Hyperglycemia is one of the major risk factors for stroke and stroke recurrence, leading to aggravated neuronal damage after cerebral ischemia/reperfusion (I/R). ERK1/2 signaling pathway plays a vital role in cerebral ischemic injury. However, the role of the ERK1/2 pathway in hyperglycemia-aggravated ischemic brain damage is not clear.

Hyperglycemia worsens cerebral ischemia/reperfusion-induced neuronal damage via ERK1/2 activated cell autophagy and mitochondrial fission.

Streptozotocin (STZ; 50 mg/kg)-induced diabetes (blood glucose ≥12 mmol/L) or control groups in adult Sprague-Dawley rats were further subdivided into I/R (carotid artery/vein clamping), I/R + PD98059 (I/R plus ERK1/2 inhibitor), and Sham-operated groups (n = 10 each). Neurobehavioral status (Neurological behavior scores) and the volume of the cerebral infarction (TTC staining); brain mitochondrial potential (JCI ratio test) and cell apoptosis (TUNEL assay); RAS protein expression, phosphorylated/total ERK1/2 and Drp-1 (Dynamic-related protein 1) protein levels (Western blotting); mitochondrial fusion-related proteins mitofusin-1/2 (Mfn1/2), optic atrophy (OPA-1) and mitochondrial fission 1 (Fis1), and autophagy-associated proteins Beclin-1, LC3-I/II and P62 (Western blotting and immunohistochemistry) were analyzed.

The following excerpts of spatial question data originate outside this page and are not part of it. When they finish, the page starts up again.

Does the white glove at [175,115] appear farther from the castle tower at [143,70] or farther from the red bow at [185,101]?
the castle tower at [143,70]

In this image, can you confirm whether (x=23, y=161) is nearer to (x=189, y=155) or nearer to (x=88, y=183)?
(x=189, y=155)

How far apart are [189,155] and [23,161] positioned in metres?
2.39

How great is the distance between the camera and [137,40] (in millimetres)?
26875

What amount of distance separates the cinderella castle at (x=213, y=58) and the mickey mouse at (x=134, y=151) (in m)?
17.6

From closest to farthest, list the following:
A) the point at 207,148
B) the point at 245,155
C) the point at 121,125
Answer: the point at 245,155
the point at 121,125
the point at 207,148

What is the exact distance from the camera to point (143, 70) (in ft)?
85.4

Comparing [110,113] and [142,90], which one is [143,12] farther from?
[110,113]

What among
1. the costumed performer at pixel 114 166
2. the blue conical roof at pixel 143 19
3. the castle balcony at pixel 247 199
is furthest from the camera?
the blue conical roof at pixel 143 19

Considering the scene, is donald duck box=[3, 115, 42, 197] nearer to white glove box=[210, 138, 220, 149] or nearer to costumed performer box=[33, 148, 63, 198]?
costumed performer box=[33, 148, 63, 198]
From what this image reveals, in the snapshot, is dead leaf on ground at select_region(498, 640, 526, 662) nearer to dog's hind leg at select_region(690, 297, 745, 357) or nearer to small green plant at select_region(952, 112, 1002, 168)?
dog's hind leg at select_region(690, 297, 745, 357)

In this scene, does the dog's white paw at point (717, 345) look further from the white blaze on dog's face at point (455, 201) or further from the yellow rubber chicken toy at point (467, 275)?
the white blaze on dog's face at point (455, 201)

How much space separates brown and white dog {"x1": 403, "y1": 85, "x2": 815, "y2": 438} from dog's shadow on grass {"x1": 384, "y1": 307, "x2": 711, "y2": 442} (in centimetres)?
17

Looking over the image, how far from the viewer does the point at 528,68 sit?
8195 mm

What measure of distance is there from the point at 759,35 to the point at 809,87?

The I/R + PD98059 group demonstrated better neurobehavior on the 1st (p < 0.05) and the 3rd day (p < 0.01) than the I/R group. Compared to the Sham group, cerebral ischemia/reperfusion brought about neuronal damage in the I/R group (p <0.01). However, treatment with PD98059 showed an improved situation with faster recovery of mitochondrial potential and less apoptosis of neuronal cells in the I/R + PD98059 group (p < 0.01). The I/R group had a higher-level expression of RAS and phosphorylated ERK1/2 and Drp-1 than the diabetes mellitus (DM) group (p < 0.01). The PD98059 treated group showed decreased expression of p-ERK1/2, p-Drp-1, Fis1, and Beclin-1, LC3-I/II and P62, but increased Mfn1/2 and OPA-1 than the I/R group (p < 0.01).